Messagede Roro » 29 Nov 2010, 20:45

Voline a écrit:L'autonomie ça n'est pas baser sa lutte sur une condition matérielle subie (être une femme, un(e) noir(e), homo etc) ni sur une belle théorie qui, pour être voulue, n'en reste pas moins une position théorique.
L'autonomie n'est ni purement matérielle (car subie) ni purement théorique (même si voulue), elle est matérialiste ET dialectique, elle dépasse cette opposition idiote dans la façon qu'ont les "forces conscientes" (pour citer la Chartes d'Amiens, référence de l'Autonomie Ouvrière) de s'organiser pour l'abolition de leurs statuts.


J'ai rien compris... :gratte:

Ta position est une position purement matérialiste mais non dialectique, elle conduit au sectarisme dans la lutte, comme la position purement idéaliste mène, en effet, à l'avant-gardisme.
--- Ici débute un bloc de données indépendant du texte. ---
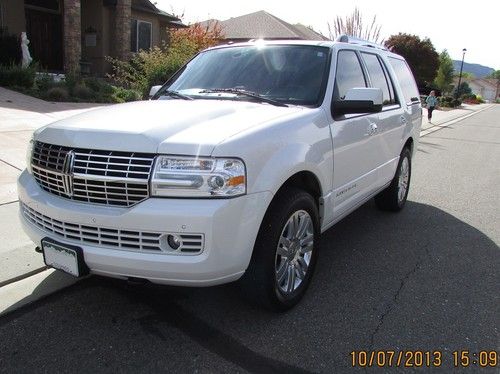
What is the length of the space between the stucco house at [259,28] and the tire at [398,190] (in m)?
31.4

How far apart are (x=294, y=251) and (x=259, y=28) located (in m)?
38.0

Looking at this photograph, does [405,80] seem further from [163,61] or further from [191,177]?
[163,61]

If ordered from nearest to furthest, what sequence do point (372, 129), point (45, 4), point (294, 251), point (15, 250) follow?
1. point (294, 251)
2. point (15, 250)
3. point (372, 129)
4. point (45, 4)

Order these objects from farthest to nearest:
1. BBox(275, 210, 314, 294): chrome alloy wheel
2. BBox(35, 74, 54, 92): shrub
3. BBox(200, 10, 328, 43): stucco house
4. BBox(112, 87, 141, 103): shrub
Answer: BBox(200, 10, 328, 43): stucco house → BBox(112, 87, 141, 103): shrub → BBox(35, 74, 54, 92): shrub → BBox(275, 210, 314, 294): chrome alloy wheel

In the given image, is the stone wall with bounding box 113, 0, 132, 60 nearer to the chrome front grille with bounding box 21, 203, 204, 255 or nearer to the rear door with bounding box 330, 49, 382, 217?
the rear door with bounding box 330, 49, 382, 217

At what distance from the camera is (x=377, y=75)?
202 inches

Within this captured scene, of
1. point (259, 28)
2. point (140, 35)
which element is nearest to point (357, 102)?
point (140, 35)

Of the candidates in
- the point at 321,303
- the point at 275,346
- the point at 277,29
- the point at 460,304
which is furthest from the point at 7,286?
the point at 277,29

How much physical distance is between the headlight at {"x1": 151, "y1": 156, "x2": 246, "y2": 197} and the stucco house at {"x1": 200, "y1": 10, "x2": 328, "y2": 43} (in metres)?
34.6

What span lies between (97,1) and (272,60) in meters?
19.4

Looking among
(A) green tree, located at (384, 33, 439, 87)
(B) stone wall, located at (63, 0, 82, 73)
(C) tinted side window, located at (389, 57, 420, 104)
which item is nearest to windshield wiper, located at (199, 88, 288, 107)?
(C) tinted side window, located at (389, 57, 420, 104)

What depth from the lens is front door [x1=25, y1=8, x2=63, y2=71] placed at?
752 inches

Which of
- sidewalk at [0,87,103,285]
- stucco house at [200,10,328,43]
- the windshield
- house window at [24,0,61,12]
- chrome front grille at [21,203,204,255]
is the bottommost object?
sidewalk at [0,87,103,285]

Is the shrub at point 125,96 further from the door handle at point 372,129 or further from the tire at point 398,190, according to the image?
the door handle at point 372,129
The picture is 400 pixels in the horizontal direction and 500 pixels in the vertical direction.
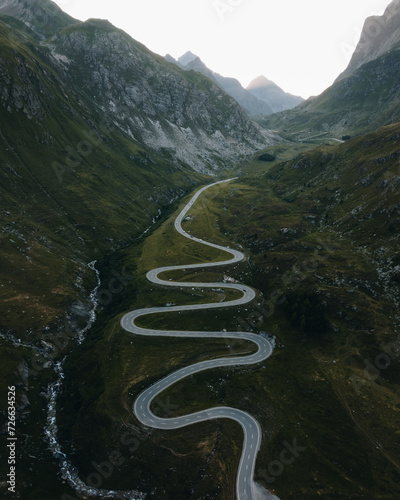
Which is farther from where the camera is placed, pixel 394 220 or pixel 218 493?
pixel 394 220

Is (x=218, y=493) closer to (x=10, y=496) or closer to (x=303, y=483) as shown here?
(x=303, y=483)

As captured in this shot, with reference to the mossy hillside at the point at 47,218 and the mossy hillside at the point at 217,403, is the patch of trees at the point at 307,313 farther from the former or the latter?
the mossy hillside at the point at 47,218

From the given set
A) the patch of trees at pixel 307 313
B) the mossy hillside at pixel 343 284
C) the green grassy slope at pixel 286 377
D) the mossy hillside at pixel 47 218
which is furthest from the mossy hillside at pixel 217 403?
the mossy hillside at pixel 47 218

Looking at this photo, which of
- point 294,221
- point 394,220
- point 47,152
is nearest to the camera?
point 394,220

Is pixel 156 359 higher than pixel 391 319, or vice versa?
pixel 391 319

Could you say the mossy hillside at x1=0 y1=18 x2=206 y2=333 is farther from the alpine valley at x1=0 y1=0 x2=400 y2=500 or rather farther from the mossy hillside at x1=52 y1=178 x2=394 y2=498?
the mossy hillside at x1=52 y1=178 x2=394 y2=498

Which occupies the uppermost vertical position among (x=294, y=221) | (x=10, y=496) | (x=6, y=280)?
(x=294, y=221)

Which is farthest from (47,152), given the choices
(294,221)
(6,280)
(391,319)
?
(391,319)

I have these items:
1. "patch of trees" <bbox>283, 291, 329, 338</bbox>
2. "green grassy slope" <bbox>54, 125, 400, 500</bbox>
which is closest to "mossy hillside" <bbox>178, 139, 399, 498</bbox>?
"green grassy slope" <bbox>54, 125, 400, 500</bbox>
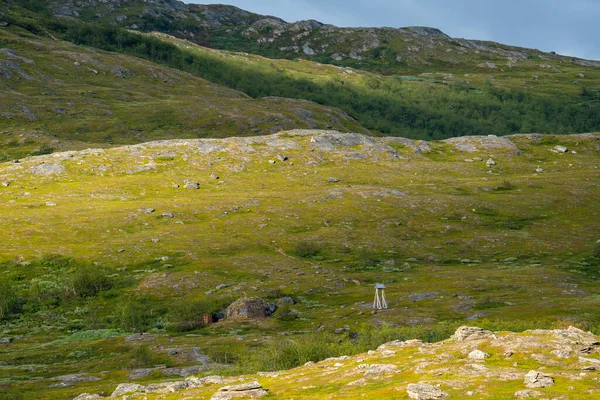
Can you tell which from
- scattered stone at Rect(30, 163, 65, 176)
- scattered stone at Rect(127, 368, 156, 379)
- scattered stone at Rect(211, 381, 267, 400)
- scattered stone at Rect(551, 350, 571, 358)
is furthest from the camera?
scattered stone at Rect(30, 163, 65, 176)

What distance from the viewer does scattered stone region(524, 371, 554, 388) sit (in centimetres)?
2614

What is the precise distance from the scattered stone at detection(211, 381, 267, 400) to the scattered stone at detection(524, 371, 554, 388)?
1341 cm

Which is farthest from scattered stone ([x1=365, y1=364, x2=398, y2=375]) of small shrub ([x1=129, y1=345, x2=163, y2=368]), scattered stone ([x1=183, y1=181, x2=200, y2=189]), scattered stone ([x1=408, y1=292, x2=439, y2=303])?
scattered stone ([x1=183, y1=181, x2=200, y2=189])

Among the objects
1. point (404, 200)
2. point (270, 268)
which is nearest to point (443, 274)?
point (270, 268)

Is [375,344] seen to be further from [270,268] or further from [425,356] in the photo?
[270,268]

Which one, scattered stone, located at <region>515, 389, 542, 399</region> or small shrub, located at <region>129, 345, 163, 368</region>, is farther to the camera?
small shrub, located at <region>129, 345, 163, 368</region>

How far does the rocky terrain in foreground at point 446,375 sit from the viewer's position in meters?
26.4

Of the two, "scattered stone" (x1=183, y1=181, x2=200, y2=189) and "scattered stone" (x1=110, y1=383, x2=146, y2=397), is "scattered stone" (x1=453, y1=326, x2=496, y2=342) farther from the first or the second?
"scattered stone" (x1=183, y1=181, x2=200, y2=189)

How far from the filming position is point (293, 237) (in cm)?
10738

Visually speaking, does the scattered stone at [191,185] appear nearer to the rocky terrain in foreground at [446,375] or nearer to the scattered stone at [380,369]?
the rocky terrain in foreground at [446,375]

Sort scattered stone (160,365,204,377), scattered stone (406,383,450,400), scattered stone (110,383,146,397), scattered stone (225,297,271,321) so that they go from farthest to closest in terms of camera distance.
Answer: scattered stone (225,297,271,321) < scattered stone (160,365,204,377) < scattered stone (110,383,146,397) < scattered stone (406,383,450,400)

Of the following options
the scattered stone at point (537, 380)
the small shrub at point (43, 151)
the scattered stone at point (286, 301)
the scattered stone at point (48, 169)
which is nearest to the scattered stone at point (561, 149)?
the scattered stone at point (286, 301)

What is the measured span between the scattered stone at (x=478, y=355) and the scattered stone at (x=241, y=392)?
469 inches

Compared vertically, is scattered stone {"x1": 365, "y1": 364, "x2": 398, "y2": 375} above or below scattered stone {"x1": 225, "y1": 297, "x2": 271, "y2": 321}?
above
Là non plus j'ai pas bien compris.

Le sexisme ne tombe pas du haut d'un ciel des idées platonicien pour arriver sur terre où il serait subi passivement, et aucune "domination" ne tombe d'en haut pour se subdiviser ensuite jusqu'au niveau capillaire des rapports interindividuels, c'est encore une conception idéaliste.
Le point de vue matérialiste c'est que la domination se construit par le bas, prend racine d'abord dans les rapports interindividuels et circule entre les corps avant de s'organiser selon des niveaux de complexité plus élaborés et en arrive ensuite à produire ses propres idéologies servant à justifier la mise en place du contrôle qu’elle a crée.


Ok, là j'ai compris. Mais je crois pas avoir dit que le patriarcat était tombé du ciel. Ce que je dit c'est que, à mon échelle individuelle, et dans mes relations aux autres, j'ai des résidus plus ou moins prononcés d'une éducation (ou pour être plus précis d'une socialisation) sexiste. Et que cette éducation est une éducation collective lié au système patriarcal. De part mes comportements/propos individuel je peux perpétuer ou mettre à mal le patriarcat, en le diffusant à d'autres personnes, ou en portant la critique du patriarcat à d'autres personnes.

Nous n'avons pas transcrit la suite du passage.